Peraturan Pemerintah yang mengatur Struktur Organisasi Kementerian Pendidikan dan Kebudayaan (waktu itu Pendidikan Nasional) menjadi alasannya ialah utama tidak efektif dan efisiensinya pelaksanaan  pembangunan pendidikan di Kemdikbud pada pemerintahan sekarang. Urusan guru tersebar di semua direktorat, semua direktorat jenderal mengurusi guru. Saat itu, mendikbud menyatakan pemikirannya bahwa mengurusi guru yang diibaratkan jalan tol, semakin banyak pintu tol, perjalanan kendaraan beroda empat semakin lancar, sungguh pikiran yang menyederhanakan persoalan, sesaat, dan berakibat fatal.

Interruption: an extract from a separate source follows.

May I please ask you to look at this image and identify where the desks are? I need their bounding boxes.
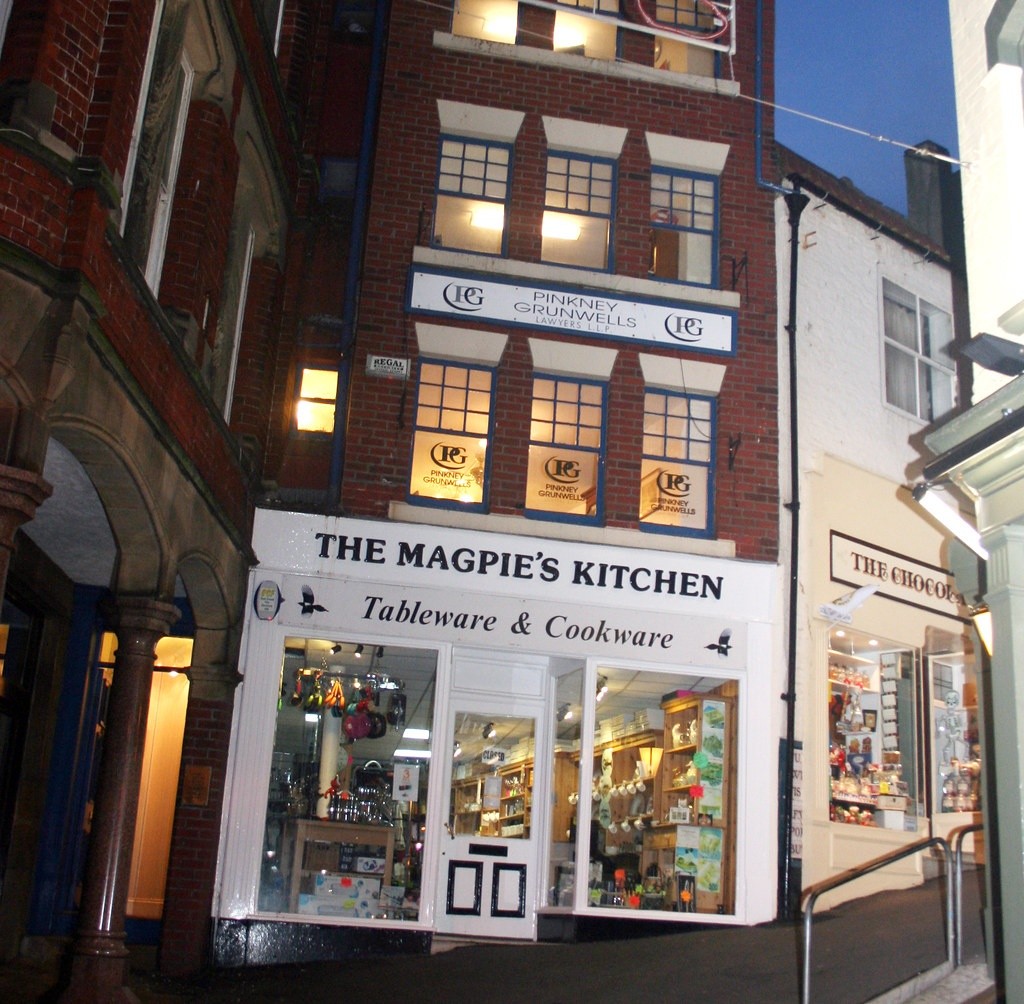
[280,816,398,913]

Urusan guru tidak semakin baik, justru semakin ruwet, dan tumpang tindih. Guru kini banyak tertekan dan stress.
Berbagai  program dan atau pelaksanaan pendidikan tidak dirancang dengan baik dan komprehensif. Permasalahan lahir dan tumbuh bertubi-tubi. Kementerian sering bertindak sebagai pemadam kebakaran dan reaktif. Misalnya pelaksanaan UN tahun 2014, Kurikulum 2013, pembinaan guru, pemanfaatan anggaran pendidikan, sertifikasi, uji kompetensi, pembayaran TPG, guru honorer, dan sebagainya.
Pengurus Besar PGRI untuk memperlihatkan pemberian anutan semoga pendidikan ke depan lebih baik, sedang menyiapkan sebuah buku Arah Pembangunan Pendidikan di Indonesia. Buku ini dibutuhkan sanggup membantu pemerintahan gres nanti semoga pembangunan pendidikan lebih baik lagi, terutama dalam mengelola guru. Guru harus dikelola oleh sebuah Direktorat Jenderal yang khusus menangani guru, dilarang lagi tersebar di banyak sekali direktorat jenderal mirip ketika ini. PGRI juga meminta semoga Presiden yang akan tiba sanggup menentukan Menteri Pendidikan yang tepat. Selanjutnya mendikbud yang akan tiba sanggup menentukan pejabat pendidikan yang tepat, terlebih para staf ahlinya. Jangan hingga mereka dengan pikiran-pikirannya yang liar dan absurd justru punya andil merusak pendidikan.
Oleh : Dr. H. Sulistiyo, M.Pd.
Ketua Umum Pengurus Besar PGRI
(Suara Guru, Edisi September – Oktober 2014).